[START Text to read]
This model has existed for six years, and it is not just any experiment: Ostbelgien was the first region in the world to establish a permanently anchored citizens’ council. Each year around 1,500 letters are sent to randomly selected residents, and about thirty of them become part of the assembly. The participation rate is remarkably high - much higher than in many comparable projects in other countries. People come together for several weeks, listen to experts, discuss, argue, weigh options - and give the parliament recommendations that must be taken seriously. Many have already been implemented: stricter cellphone rules in schools, new regulations for nursing homes, better support for professions that urgently need new recruits.

The effect is tangible. Isabelle François, a young teacher, arrived as a skeptic and left as someone who for the first time understood why political decisions often take so long. She saw how valuable it is to bring people with completely different life paths to the same table. It not only changed her perspective - she even ran in the local elections. Even though she did not win, she found something she had long been missing: trust. Many in Ostbelgien report similar experiences. Michaela Rothkrantz, a housekeeper, had never voted until she became part of the assembly herself. Afterwards she went to the polls - and later saw her suggestions on digital policy implemented. “That makes me really proud,” she said. A sentence rarely heard in times of widespread political frustration.
Of course the model has limits. The citizens’ assemblies do not deal with topics decided in Brussels, and sensitive issues such as immigration are not on the agenda. And some participants wonder whether moderators end discussions as soon as difficult points are raised. Yet even this criticism shows how seriously people take their role. The fact that the so-called citizens’ council - the body that selects the topics for the assemblies - also consists of randomly chosen citizens reinforces the feeling that nothing is controlled from above, but that the agenda truly comes from society itself. The minister-president of Ostbelgien, Oliver Paasch, says that politics can only regain trust if it gives something up. “If we want citizens to have more confidence in us, then we as politicians must place more confidence in the citizens,” he stresses. In a time when far-right parties in many countries profit from dissatisfaction, this sentence feels like a sober reminder that democracy does not only exist in voting booths.
The experiment from Eupen has not triggered a world revolution. But it has achieved something that has become rare: people feel that their voice is not only heard but also needed. And perhaps that is exactly the path societies are looking for when they want to bring their politics closer to the lives of those who are meant to sustain it.
[END Text to read]
# Challenge 1
Print the records again, from the line containing "When comparing the" through the end of the records, including both ends, and leave out the pictures.
[START Supplied material]
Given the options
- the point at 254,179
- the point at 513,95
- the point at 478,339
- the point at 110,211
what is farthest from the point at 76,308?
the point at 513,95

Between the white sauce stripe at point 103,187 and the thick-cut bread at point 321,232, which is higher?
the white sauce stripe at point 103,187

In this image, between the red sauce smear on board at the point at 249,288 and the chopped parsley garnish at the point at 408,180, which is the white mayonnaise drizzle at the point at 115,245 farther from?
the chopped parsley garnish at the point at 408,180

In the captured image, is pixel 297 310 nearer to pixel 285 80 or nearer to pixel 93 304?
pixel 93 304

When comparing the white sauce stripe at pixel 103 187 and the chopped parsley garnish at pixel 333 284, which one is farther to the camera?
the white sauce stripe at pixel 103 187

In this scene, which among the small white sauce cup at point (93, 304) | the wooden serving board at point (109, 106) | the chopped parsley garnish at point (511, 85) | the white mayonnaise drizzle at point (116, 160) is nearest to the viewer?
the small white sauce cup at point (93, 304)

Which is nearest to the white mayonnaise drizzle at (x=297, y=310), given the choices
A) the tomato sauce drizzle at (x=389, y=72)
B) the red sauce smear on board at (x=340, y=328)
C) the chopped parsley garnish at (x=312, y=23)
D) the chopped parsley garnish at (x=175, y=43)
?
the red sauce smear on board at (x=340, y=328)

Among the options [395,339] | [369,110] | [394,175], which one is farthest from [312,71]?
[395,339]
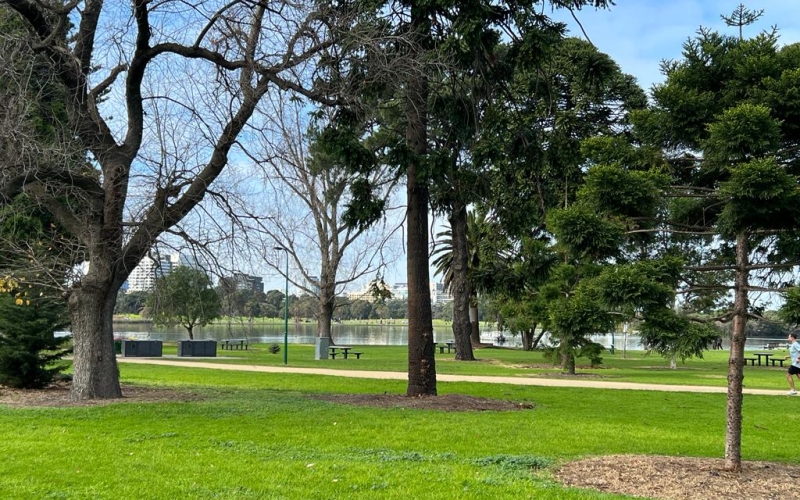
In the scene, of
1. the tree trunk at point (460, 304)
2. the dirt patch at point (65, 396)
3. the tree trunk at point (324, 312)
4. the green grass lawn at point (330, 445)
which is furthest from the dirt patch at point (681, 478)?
the tree trunk at point (324, 312)

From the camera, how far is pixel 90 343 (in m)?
12.9

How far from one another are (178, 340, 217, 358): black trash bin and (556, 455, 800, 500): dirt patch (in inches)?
1048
[END Supplied material]
# Challenge 2
Reproduce the part of the text about Ostbelgien's citizens' assembly between "The effect is" and "widespread political frustration.", inclusive, substituting "caretaker" for "housekeeper".

# Written reply 1
When comparing the white sauce stripe at pixel 103 187 and the chopped parsley garnish at pixel 333 284, which one is farther to the camera?
the white sauce stripe at pixel 103 187

In this scene, which among the small white sauce cup at point (93, 304) | the wooden serving board at point (109, 106) | the chopped parsley garnish at point (511, 85) | the white mayonnaise drizzle at point (116, 160) is nearest to the viewer?
the small white sauce cup at point (93, 304)

Which is nearest to the white mayonnaise drizzle at (x=297, y=310), given the choices
A) the tomato sauce drizzle at (x=389, y=72)
B) the red sauce smear on board at (x=340, y=328)
C) the chopped parsley garnish at (x=312, y=23)
D) the chopped parsley garnish at (x=175, y=43)
?
the red sauce smear on board at (x=340, y=328)

Among the options [395,339] | [369,110] | [394,175], which one is farthest from [312,71]?
[395,339]
In the scene, of
1. the tree trunk at point (460, 304)
2. the dirt patch at point (65, 396)
3. the tree trunk at point (324, 312)
4. the green grass lawn at point (330, 445)
which is furthest from the dirt patch at point (681, 478)?
the tree trunk at point (324, 312)

From the camera, how far is pixel 90 343 (in m)?
12.9

How far from one another are (178, 340, 217, 358): black trash bin and (556, 455, 800, 500): dirt patch (in inches)?
1048

# Written reply 2
The effect is tangible. Isabelle François, a young teacher, arrived as a skeptic and left as someone who for the first time understood why political decisions often take so long. She saw how valuable it is to bring people with completely different life paths to the same table. It not only changed her perspective - she even ran in the local elections. Even though she did not win, she found something she had long been missing: trust. Many in Ostbelgien report similar experiences. Michaela Rothkrantz, a caretaker, had never voted until she became part of the assembly herself. Afterwards she went to the polls - and later saw her suggestions on digital policy implemented. “That makes me really proud,” she said. A sentence rarely heard in times of widespread political frustration.